お昼ご飯を食べ終わってから、僕たちは小倉方面に向かう鹿児島本線の列車に乗った。ようやっと博多駅の近くから離れることになる。
吉塚14時48分→「快速」→折尾15時33分
快速列車に乗って、博多方面行きの列車を見るとかなりの頻度で列車が走っていることが分かる。快速、普通に混じって特急列車も走る。その多くは大分からやってきた「ソニック」だ。
「結構な頻度で走るよね。この路線。」
「そうだな。名古屋圏の東海道本線と同じかな。」
「・・・ラッシュとかになったら貨物列車どうしてるのかな。」
貨物列車の入る隙間もなさそうだ。
折尾16時00分→直方16時20分
折尾駅で筑豊本線の列車に乗り換える。筑豊本線のホームは地上に有り、高価にある鹿児島本線のホームから降りてきたのだ。止まっている列車は九州旅客鉄道のローカル線で活躍している817系だった。
直方16時24分→「快速」→新飯塚16時39分
直方で列車を乗り換え、隣駅の新飯塚駅に向かう。新飯塚駅では再び乗り換えだ。ここからはディーゼルカーに乗り換えだ。原田→桂川の間で乗って以来だ。先頭にはバスに搭載されている大きなLED表示器に「ワンマン 普通 田川後藤寺」と大きい文字で書かれている。こういう表示は年寄りにはありがたい。
新飯塚16時45分→田川後藤寺17時07分
田川後藤寺に着いたらまた乗り換えである。さっきから列車をかなりこまめに乗り換えている。老体にはこういう乗り換えもキツいものだ。普段なら、何も乗り換えを考えずに一気に優等列車で抜けて行ってしまいたいところだが、それが出来ないのが最長往復切符の難点と言える。これはこの先でも耳にタコができるほど言うことであろう。
「・・・。」
田川後藤寺駅にいるキハ220形はとても寂しいものだ。1両でとなるにはもったいないくらい長い、長いホーム。その一部に屋根が付いていて、今乗ってきた列車はその屋根の範囲にすっぽりと収まっている。
「昔は石炭で栄えてたのよね。」
萌が言う。このあたりは萌が言うとおり、石炭で栄えていたところである。大きい駅に1両だけの旅客列車がやってくるというのはそれが衰退したことに他ならないのだ。

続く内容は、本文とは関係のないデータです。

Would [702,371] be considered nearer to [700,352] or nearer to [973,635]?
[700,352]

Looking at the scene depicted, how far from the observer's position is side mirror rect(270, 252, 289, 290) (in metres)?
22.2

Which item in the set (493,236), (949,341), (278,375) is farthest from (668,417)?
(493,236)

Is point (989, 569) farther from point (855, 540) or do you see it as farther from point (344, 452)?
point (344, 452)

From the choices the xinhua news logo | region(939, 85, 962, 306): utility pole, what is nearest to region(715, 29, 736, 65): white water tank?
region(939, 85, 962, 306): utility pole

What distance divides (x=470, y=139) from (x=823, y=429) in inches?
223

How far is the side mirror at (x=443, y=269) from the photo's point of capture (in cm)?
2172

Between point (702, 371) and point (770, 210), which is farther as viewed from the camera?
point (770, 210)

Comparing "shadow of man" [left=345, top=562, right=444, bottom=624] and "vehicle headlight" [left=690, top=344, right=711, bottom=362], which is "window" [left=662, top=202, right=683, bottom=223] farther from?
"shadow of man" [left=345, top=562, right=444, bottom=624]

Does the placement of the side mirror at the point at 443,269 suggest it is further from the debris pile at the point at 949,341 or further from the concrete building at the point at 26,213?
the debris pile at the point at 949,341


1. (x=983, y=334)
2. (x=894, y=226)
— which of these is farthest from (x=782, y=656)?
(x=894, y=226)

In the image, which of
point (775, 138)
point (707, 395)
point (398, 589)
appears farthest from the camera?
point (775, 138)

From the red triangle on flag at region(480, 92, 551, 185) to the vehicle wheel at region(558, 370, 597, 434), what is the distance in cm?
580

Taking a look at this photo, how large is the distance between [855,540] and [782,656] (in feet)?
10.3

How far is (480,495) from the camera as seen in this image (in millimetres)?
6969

「そうだな。でも、今はこんな銚子か・・・。昔はD51とか、いっぱいいたんだろうけどね。」
「D51かぁ・・・。いっぱいいるのはいい眺めだったかもね。」
「今蒸気機関車がいっぱいいるのは京都の鉄博ぐらいしか無いもんなぁ・・・。」
「そうねぇ・・・。」
「さ、日田彦山線のホームに行こう。今日は日田で終わりだし。」
田川後藤寺17時19分→日田18時32分
僕たちは日田行きのディーゼルカーに乗り込む。ディーゼルエンジンをうならせながら、ピョンピョンと跳ねるように走り、夜明駅に到着する。夜明駅ではこれから乗る久大本線が合流する駅だが、今日は久留米方面には行かない。今乗っているディーゼルカーを終点まで乗り通し、日田駅で降りた。
「すいません。夜明からここまでの運賃、精算します。二人分で。」
最長往復切符往路夜明駅まで使用
久大本線夜明→日田間、日田駅で運賃精算の上乗車
一口メモ
九州旅客鉄道823系
鹿児島本線の博多周辺に投入した通勤形電車。811系の老朽置き換え用。顔は817系からのデザインを採用しており、鉄道ファンの間では九州と言えばこれと言われるまでにイメージが定着している。